EXERCISE
Among the entries below, which lines include the string "Tanzania"? Show each one.

(Stored data entries)
══════════
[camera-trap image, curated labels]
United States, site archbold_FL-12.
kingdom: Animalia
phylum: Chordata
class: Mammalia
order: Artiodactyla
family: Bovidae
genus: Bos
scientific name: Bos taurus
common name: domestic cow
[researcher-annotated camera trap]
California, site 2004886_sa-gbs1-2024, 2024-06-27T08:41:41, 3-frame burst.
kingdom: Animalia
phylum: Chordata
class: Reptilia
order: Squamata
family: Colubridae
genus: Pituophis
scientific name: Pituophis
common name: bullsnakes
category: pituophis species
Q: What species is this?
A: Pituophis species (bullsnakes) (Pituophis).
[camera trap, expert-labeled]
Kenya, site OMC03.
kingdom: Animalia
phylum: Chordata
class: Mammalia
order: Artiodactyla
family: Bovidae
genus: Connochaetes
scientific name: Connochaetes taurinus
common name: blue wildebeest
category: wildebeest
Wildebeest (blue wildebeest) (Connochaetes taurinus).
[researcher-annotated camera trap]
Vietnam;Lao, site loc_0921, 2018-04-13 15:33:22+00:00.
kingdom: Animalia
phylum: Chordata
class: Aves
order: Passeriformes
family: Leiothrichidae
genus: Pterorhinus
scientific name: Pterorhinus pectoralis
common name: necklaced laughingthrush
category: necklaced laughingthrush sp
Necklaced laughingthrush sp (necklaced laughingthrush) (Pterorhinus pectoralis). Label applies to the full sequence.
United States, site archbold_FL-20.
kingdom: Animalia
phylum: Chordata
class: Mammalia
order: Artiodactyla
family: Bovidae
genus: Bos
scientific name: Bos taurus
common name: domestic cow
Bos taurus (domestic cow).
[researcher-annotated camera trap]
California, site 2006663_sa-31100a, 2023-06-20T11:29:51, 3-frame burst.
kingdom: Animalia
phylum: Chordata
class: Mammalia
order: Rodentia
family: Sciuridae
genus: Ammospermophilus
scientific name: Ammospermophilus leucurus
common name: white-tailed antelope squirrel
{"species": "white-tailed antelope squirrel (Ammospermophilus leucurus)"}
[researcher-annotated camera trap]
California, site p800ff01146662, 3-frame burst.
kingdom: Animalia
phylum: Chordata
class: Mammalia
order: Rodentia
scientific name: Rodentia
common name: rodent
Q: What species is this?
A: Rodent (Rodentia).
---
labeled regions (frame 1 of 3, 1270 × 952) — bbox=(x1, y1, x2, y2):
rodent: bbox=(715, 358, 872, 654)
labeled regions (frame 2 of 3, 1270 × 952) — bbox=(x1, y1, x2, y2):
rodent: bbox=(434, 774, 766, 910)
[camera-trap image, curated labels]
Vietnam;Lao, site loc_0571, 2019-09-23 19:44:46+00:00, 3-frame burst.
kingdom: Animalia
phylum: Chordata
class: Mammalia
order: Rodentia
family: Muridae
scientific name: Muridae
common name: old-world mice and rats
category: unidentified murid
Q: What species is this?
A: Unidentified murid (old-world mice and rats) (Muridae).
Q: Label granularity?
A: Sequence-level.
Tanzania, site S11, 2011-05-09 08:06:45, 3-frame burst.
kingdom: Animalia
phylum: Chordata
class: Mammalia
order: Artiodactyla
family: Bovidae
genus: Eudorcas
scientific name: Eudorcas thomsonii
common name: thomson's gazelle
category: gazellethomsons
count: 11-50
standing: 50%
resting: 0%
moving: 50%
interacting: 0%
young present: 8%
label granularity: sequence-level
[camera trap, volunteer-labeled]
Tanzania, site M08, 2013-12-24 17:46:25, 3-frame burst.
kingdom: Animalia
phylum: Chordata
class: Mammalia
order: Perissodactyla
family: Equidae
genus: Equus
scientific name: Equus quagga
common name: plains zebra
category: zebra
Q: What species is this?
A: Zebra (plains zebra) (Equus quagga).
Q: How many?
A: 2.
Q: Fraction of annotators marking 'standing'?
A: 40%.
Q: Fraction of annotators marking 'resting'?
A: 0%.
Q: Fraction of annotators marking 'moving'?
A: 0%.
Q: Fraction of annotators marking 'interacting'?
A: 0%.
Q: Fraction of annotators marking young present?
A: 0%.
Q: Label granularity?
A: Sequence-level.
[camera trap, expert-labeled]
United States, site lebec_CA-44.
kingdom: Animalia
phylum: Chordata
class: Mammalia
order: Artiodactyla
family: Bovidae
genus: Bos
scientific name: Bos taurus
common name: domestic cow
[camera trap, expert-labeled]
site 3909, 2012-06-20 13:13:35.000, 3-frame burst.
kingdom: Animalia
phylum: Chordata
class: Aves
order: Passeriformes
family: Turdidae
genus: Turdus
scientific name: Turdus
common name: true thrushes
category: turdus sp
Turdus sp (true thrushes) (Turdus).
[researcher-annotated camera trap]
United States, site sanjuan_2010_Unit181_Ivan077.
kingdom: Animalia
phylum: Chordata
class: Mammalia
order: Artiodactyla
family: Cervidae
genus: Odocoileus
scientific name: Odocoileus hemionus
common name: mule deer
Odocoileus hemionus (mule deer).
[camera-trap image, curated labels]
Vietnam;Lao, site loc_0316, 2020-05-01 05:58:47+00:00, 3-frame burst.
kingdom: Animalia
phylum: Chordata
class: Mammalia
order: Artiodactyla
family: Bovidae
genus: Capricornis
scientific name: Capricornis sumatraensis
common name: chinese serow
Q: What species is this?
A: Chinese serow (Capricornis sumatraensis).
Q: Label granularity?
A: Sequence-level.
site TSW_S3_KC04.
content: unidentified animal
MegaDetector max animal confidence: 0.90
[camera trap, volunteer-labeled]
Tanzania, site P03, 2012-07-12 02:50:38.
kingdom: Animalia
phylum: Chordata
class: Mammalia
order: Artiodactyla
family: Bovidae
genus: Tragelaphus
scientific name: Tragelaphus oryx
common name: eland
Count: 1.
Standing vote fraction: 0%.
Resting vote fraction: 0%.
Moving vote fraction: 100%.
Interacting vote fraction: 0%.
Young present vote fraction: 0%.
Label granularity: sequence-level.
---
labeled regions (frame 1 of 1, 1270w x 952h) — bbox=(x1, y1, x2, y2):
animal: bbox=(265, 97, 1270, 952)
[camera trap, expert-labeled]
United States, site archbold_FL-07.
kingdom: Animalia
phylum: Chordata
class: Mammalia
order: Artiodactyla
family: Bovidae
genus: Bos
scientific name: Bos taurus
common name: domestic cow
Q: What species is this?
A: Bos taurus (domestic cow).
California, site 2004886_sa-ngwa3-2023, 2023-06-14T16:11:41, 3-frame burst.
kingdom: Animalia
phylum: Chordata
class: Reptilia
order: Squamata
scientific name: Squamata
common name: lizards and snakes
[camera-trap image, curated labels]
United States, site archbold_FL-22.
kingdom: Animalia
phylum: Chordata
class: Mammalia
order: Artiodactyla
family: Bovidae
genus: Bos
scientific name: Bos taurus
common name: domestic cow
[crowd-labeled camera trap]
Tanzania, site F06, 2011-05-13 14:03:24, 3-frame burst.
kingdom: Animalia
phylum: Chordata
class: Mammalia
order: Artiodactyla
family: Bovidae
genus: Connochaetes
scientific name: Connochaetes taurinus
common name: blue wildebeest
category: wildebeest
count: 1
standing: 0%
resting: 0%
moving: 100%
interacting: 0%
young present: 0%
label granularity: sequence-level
══════════
WRITTEN RESPONSE
Tanzania, site S11, 2011-05-09 08:06:45, 3-frame burst.
Tanzania, site M08, 2013-12-24 17:46:25, 3-frame burst.
Tanzania, site P03, 2012-07-12 02:50:38.
Tanzania, site F06, 2011-05-13 14:03:24, 3-frame burst.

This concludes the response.